BAA 2025 will be held on ZOOM, 12-13 November 2025
09:15 - 14:00 GMT
09:15 - 14:00 GMT
Registration link:
Call for Contributions
We invite chapters in all areas of engineering that use the Bees Algorithm, including but not limited to:
• Bioengineering
• Chemical Engineering
• Civil Engineering
• Computer Science
• Electrical Engineering
• Environmental Engineering
• Industrial Engineering
• Informatics
• Mechanical Engineering
• Operations Research
Authors of accepted chapters will present their work on 12-13 November 2025 and answer questions from attendees.
Following the workshop, the chapters included in a peer-reviewed book edited by D T Pham and N Hartono
If you have further queries, please contact Natalia at this email address:
Important Dates:
Manuscript Submission opens: 01 April 2025
Submission deadline: 10 October 2025
Presentation: 12 - 13 Nov 2025
Keynote Speakers:
Prof. Adil Baykasoğlu
Dokuz Eylül University, Türkiye
Adil Baykasoğlu received his B.Sc., M.Sc. and Ph.D. degrees from Mechanical & Industrial Engineering areas in Turkey (Gaziantep) and United Kingdom (Nottingham). He is presently a full Professor at the Industrial Engineering Department at the Dokuz Eylül University. He has organized many academic conferences, published numerous academic papers, three books and organized/edited several conference books on operational research, computational intelligence, engineering management, and manufacturing systems design. He is an active editor and editorial board member for many scientific journals. He is also an active member of many academic and professional institutions including the International Society of Agile Manufacturing, Turkish Chamber of Mechanical Engineers, Turkish Operational Research Association, etc. He has received awards from Turkish Academy of Sciences (TUBA), Scientific and Technological Research Council of Türkiye (TUBITAK), Middle East Technical University (METU), and several other institutions for his scientific contributions. ORCID: 0000-0002-4952-7239, Web: https://web.deu.edu.tr/baykasoglu
Metaheuristics Revisited: Challenges, Innovations and Future Trajectories
Metaheuristics are versatile, stochastic search algorithms that operate independently of specific problem domains and have demonstrated success across a wide range of scientific disciplines. Their widespread application has contributed to the development of more than 250 algorithms in the literature, often introduced under the premise of being innovative, high-performing, or promising. However, this proliferation has also sparked substantial criticism within the research community. Common concerns include the lack of genuine novelty, many metaheuristic algorithms exhibit structurally similar frameworks; inadequate empirical validation, which may conceal limited practical effectiveness; and the reliance on metaphor-driven nomenclature that often lacks alignment with established optimization theory.
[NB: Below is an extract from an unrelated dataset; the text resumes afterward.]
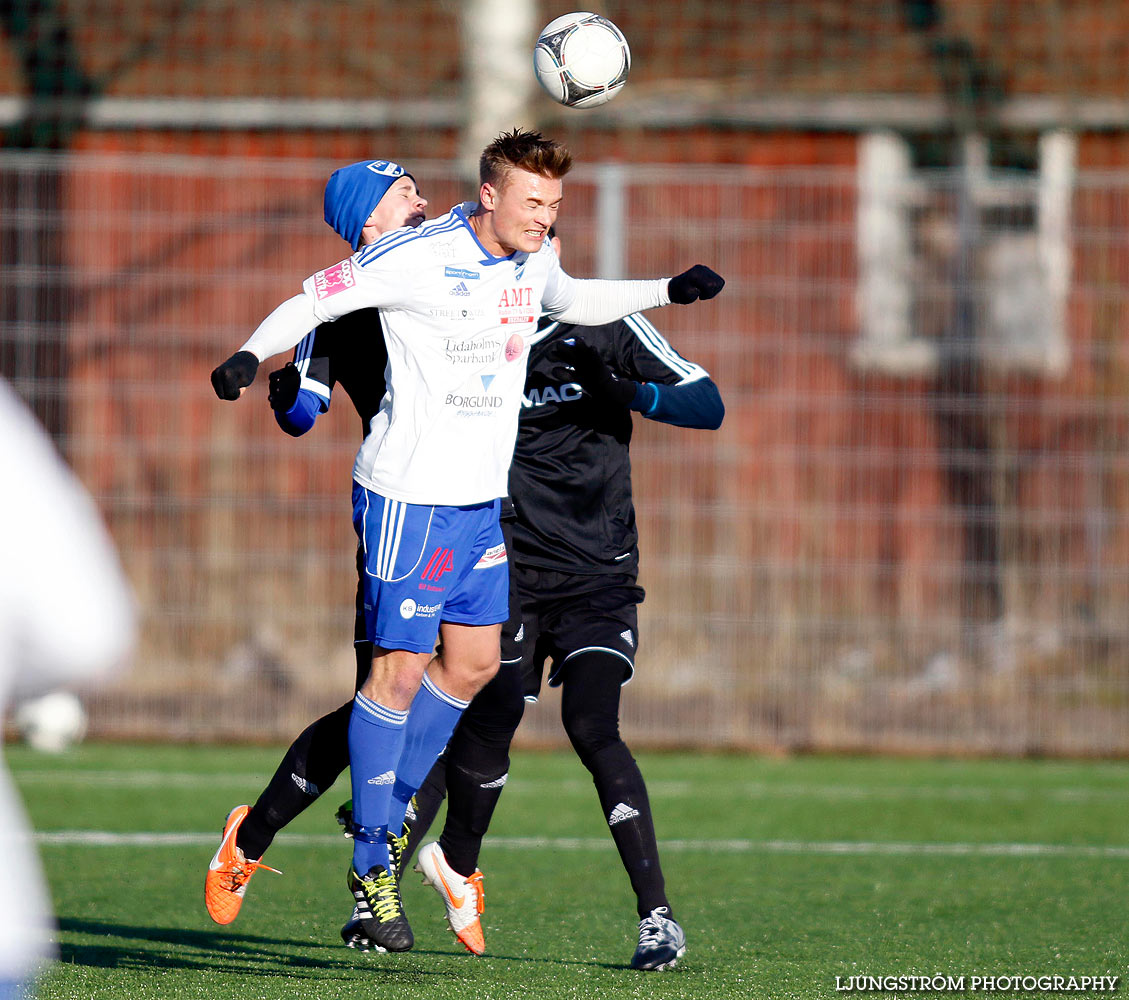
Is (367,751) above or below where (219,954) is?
above

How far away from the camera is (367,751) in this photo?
14.9 feet

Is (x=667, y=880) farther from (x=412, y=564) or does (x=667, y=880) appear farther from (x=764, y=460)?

Despite these critiques, there remains a persistent tendency among researchers to draw inspiration from new natural phenomena rather than focus on advancing the theoretical foundations of optimization or improving existing metaheuristic frameworks. This inclination may, in part, be influenced by the No Free Lunch Theorem, which asserts that all metaheuristics perform equivalently when averaged across all possible problems. Consequently, the theorem may unintentionally incentivize the continual development of novel algorithms aimed at outperforming others in specific problem instances.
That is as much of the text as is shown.